+++ EXERCISE MATERIAL

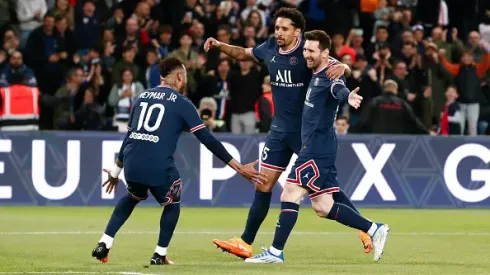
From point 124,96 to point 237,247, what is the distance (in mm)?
9324

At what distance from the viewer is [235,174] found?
731 inches

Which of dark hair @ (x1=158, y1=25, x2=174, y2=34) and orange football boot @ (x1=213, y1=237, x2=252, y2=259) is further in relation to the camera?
dark hair @ (x1=158, y1=25, x2=174, y2=34)

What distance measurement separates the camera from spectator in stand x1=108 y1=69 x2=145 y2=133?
66.8 feet

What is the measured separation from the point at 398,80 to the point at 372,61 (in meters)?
1.45

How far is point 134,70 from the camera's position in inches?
826

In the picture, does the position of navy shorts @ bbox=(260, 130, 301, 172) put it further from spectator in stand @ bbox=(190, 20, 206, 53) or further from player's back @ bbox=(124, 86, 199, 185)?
spectator in stand @ bbox=(190, 20, 206, 53)

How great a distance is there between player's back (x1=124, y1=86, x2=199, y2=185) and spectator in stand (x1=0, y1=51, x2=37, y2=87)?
31.7 feet

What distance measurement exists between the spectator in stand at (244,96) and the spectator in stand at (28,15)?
4.15 m

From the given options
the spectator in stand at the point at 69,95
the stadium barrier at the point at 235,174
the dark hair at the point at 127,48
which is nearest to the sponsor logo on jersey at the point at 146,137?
the stadium barrier at the point at 235,174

++++++

> **STATED EXERCISE**: Using the records above, please retype only the run of lines from the line holding "At what distance" through the last line, both ends included.

> **SOLUTION BELOW**:
At what distance from the viewer is [235,174] found?
731 inches

Which of dark hair @ (x1=158, y1=25, x2=174, y2=34) and orange football boot @ (x1=213, y1=237, x2=252, y2=259) is further in relation to the camera?
dark hair @ (x1=158, y1=25, x2=174, y2=34)

What distance measurement separates the camera from spectator in stand x1=108 y1=69 x2=145 y2=133?
66.8 feet

What is the measured separation from the point at 398,80 to the point at 372,61 (in meters)?
1.45

How far is point 134,70 from the camera's position in inches?
826

In the picture, does the position of navy shorts @ bbox=(260, 130, 301, 172) put it further from spectator in stand @ bbox=(190, 20, 206, 53) or further from player's back @ bbox=(124, 86, 199, 185)?
spectator in stand @ bbox=(190, 20, 206, 53)

How great a distance is there between player's back (x1=124, y1=86, x2=199, y2=185) and spectator in stand (x1=0, y1=51, x2=37, y2=87)?
31.7 feet

What distance measurement exists between the spectator in stand at (244,96) and the spectator in stand at (28,15)?
4.15 m

From the given options
the spectator in stand at the point at 69,95
the stadium barrier at the point at 235,174
the dark hair at the point at 127,48
which is nearest to the sponsor logo on jersey at the point at 146,137?
the stadium barrier at the point at 235,174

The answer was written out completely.